Why Linear Interpretability Works: Invariant Subspaces as a Result of Architectural Constraints¶

Conference: ICML 2026
arXiv: 2602.09783
Code: Not yet public (None)
Area: Interpretability / Representation Geometry / Transformer Theory
Keywords: linear probing, sparse autoencoder, invariant subspace, self-reference, unembedding geometry

TL;DR¶

This paper provides an architectural-level explanation for why the internal representations of Transformers can be repeatedly decoded by simple linear methods (probes, SAEs, activation steering). It proves that as long as semantic features are read through linear interfaces such as OV circuits or unembedding layers, they must reside in a cross-context invariant linear subspace (the Invariant Subspace Necessity theorem). The authors further derive a zero-shot application—the Self-Reference Property—which posits that a token's own embedding direction serves as its conceptual direction, enabling unsupervised classification using the geometric location of class tokens.

Background & Motivation¶

Background: Modern mechanistic interpretability research consistently finds that the internal states of Transformers can be "decoded" by extremely simple linear operations: linear probes extract semantic attributes from hidden states (Alain & Bengio 2016, Belinkov 2022); sparse autoencoders (SAEs) identify interpretable feature directions (Bricken et al. 2023, Cunningham et al. 2023); and single-vector activation steering stably modifies model behavior (Turner et al. 2023, Zou et al. 2023).

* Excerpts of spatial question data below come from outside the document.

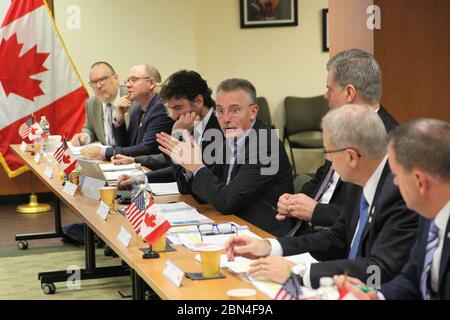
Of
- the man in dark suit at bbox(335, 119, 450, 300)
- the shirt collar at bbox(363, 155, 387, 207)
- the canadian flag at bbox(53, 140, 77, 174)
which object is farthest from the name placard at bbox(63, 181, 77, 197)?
the man in dark suit at bbox(335, 119, 450, 300)

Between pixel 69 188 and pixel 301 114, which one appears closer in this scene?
pixel 69 188

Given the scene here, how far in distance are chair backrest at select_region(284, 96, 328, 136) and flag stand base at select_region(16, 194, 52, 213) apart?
9.82 feet

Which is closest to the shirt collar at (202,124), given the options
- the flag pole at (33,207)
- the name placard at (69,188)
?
the name placard at (69,188)

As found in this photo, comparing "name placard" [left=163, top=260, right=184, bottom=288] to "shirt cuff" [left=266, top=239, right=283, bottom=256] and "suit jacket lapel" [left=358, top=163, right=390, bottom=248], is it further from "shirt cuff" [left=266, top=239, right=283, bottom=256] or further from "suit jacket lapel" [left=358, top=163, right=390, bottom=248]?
"suit jacket lapel" [left=358, top=163, right=390, bottom=248]

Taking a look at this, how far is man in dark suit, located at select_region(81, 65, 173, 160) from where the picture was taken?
238 inches

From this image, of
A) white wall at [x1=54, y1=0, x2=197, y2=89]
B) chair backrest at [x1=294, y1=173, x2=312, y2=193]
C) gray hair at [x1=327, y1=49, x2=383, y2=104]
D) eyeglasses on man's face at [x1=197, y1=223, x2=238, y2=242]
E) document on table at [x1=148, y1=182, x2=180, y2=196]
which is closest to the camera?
eyeglasses on man's face at [x1=197, y1=223, x2=238, y2=242]

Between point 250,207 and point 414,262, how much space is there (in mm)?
1604

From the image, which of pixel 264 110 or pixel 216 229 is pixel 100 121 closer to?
pixel 264 110

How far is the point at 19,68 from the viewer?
7.99 metres

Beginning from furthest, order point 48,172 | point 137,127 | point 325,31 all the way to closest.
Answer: point 325,31 < point 137,127 < point 48,172

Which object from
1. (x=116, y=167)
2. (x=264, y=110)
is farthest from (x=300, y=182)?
(x=264, y=110)

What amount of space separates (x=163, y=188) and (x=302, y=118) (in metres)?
4.74

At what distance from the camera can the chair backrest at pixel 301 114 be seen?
9.31 metres
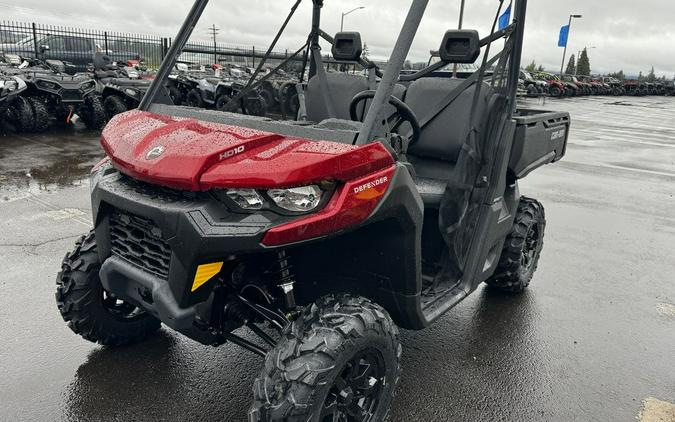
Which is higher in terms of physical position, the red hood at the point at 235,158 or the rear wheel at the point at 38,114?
the red hood at the point at 235,158

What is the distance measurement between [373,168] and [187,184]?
0.68 m

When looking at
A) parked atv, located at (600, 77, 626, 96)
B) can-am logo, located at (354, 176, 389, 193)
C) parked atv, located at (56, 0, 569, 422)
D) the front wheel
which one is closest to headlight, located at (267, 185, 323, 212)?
parked atv, located at (56, 0, 569, 422)

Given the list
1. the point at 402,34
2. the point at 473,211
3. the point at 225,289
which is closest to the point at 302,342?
the point at 225,289

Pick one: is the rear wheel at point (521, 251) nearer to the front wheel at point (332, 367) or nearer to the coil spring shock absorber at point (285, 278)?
the front wheel at point (332, 367)

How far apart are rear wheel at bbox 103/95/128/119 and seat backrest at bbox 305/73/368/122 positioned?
26.4 feet

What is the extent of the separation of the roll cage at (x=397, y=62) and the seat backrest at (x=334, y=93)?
0.14 metres

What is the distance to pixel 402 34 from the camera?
2.23 m

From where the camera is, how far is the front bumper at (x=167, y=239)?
6.20 feet

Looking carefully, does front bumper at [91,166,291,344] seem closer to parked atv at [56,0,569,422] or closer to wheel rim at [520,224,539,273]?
parked atv at [56,0,569,422]

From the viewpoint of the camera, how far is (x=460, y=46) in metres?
2.32

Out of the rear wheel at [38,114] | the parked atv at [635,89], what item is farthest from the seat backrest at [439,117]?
the parked atv at [635,89]

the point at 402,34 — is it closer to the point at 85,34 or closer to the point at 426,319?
the point at 426,319

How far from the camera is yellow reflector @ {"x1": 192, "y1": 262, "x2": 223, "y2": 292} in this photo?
199 cm

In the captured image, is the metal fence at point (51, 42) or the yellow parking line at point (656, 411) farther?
the metal fence at point (51, 42)
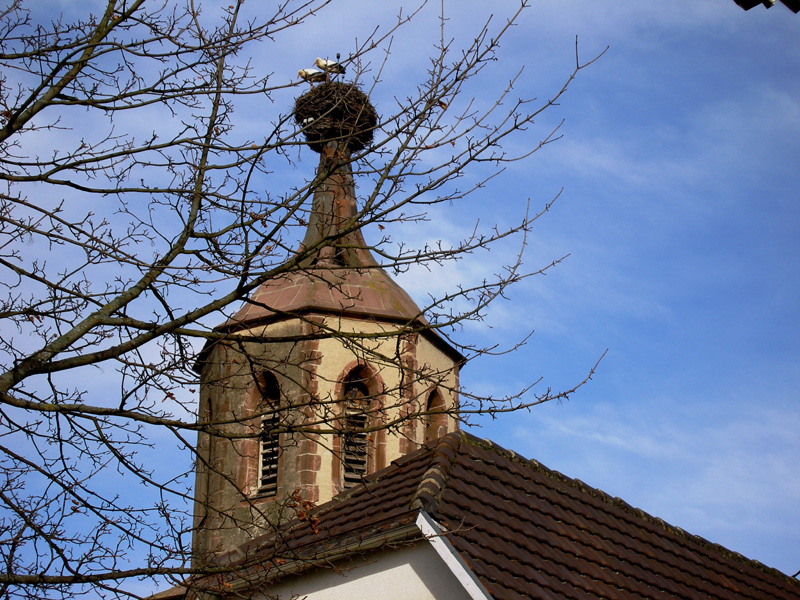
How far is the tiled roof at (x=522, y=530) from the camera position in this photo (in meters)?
7.70

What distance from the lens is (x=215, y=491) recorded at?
14.1 metres

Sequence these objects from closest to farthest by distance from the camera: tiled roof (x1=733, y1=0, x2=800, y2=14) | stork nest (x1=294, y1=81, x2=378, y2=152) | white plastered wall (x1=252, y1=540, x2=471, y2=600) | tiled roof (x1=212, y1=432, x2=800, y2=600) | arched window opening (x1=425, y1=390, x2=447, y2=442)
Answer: tiled roof (x1=733, y1=0, x2=800, y2=14), stork nest (x1=294, y1=81, x2=378, y2=152), white plastered wall (x1=252, y1=540, x2=471, y2=600), tiled roof (x1=212, y1=432, x2=800, y2=600), arched window opening (x1=425, y1=390, x2=447, y2=442)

Limitations of Prior Work: Transformers are massive, deep, and highly non-linear systems; theoretically, their intermediate representations have no obligation to be "linearly readable." However, linear methods are widely effective. Is this an empirical coincidence or a necessity? Existing explanations either appeal to empirical observation or analyze optimization dynamics (e.g., next-token prediction and gradient descent implicit bias in Jiang et al. 2024) but do not address the question of "linearity as a necessity" from the perspective of the architecture itself.

Key Challenge: While optimization-based explanations clarify "how it was learned," they fail to explain "why all models satisfying this architecture are forced to do so." If a non-linear output head were used, would linear probes still hold? The authors hypothesize the answer is no, suggesting the root cause lies in the architecture's use of linear matrices (OV, unembedding) for inter-module communication.

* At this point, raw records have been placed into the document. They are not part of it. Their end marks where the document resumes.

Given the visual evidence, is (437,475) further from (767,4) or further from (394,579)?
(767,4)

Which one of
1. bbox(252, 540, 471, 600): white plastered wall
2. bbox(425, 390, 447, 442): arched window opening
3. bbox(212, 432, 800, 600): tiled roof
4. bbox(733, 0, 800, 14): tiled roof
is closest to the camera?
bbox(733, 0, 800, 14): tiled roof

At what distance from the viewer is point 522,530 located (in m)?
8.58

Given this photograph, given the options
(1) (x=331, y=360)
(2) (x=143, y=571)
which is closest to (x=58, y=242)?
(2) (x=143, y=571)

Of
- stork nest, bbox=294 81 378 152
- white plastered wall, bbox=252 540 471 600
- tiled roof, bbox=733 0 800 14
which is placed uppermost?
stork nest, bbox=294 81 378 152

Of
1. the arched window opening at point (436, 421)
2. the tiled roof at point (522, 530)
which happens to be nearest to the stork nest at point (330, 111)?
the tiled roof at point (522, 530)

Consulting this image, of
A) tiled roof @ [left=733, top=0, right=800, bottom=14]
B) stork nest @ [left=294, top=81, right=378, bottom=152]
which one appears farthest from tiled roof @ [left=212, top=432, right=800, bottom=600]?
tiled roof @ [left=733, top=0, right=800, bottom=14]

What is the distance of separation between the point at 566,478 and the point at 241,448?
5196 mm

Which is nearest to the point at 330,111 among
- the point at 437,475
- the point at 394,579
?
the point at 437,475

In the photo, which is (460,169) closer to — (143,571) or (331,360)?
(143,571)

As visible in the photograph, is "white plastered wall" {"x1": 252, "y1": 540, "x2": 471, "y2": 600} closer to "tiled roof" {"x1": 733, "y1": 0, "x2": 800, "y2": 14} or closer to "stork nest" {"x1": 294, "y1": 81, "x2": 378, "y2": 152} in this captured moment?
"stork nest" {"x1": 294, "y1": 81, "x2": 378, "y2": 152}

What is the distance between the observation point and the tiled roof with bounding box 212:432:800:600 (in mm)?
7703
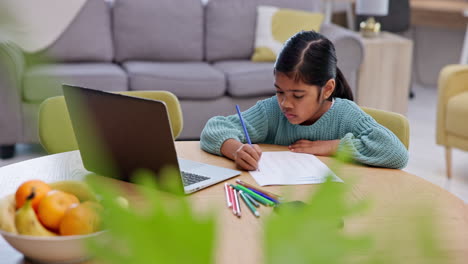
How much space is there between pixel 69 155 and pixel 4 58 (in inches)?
43.6

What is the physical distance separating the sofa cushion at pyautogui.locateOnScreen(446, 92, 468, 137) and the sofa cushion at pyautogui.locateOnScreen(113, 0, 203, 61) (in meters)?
1.53

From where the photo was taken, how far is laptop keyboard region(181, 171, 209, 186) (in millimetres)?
1195

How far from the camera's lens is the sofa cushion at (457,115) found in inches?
117

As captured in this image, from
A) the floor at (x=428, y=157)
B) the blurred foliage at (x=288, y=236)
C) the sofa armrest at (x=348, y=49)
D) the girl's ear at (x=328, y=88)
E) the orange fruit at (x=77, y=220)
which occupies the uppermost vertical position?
the blurred foliage at (x=288, y=236)

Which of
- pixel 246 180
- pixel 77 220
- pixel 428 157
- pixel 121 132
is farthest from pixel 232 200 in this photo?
pixel 428 157

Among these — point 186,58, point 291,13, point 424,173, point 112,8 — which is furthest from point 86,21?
point 424,173

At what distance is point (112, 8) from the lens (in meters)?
3.66

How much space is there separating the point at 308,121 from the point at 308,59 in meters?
0.16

Goal: (1) Formalize the "linear interface \(\implies\) cross-context invariant linear subspace" relationship as a theorem; (2) Provide a falsifiable corollary (Self-Reference Property); (3) Validate these claims across multiple models and tasks.

Key Insight: The authors focus on how Transformer modules "talk" to each other—the attention OV circuit \(W_O W_V\) and the unembedding \(W_U\) are both linear mappings acting on the residual stream. Any semantic feature that must pass through these interfaces to affect the output must, by definition, satisfy "linear decodability," which is equivalent to residing in a specific linear subspace.

Core Idea: Use "architectural necessity" instead of "optimization contingency" to explain the success of linear interpretability; subsequently, propose "token embedding direction = concept direction" (self-reference) for zero-shot classification.

Method¶

Overall Architecture¶

The paper does not train new models but transforms the empirical phenomenon of linear interpretability into a provable architectural proposition. Given four architectural assumptions (additive residual stream, linear interfaces for OV/unembedding, parameter sharing, and linear output layers), the authors first prove a core theorem (Theorem 3.7: semantic features read through linear interfaces necessarily reside in cross-context invariant linear subspaces) and then use a capacity constraint proposition (Proposition 3.8) to show that when the vocabulary size is much larger than the dimension, these representations must undergo sparse factorization into shared directions. This leads to a zero-shot application: the embedding direction of a token itself is the geometric direction of its corresponding concept. The causal direction is corroborated through geometric alignment experiments across 8 classification tasks and 4 model families, plus a quasi-experimental control replacing the unembedding with an MLP head.

Key Designs¶

1. Invariant Subspace Necessity Theorem: Equating "Linear Decodability" with "Geometric Invariant Subspace"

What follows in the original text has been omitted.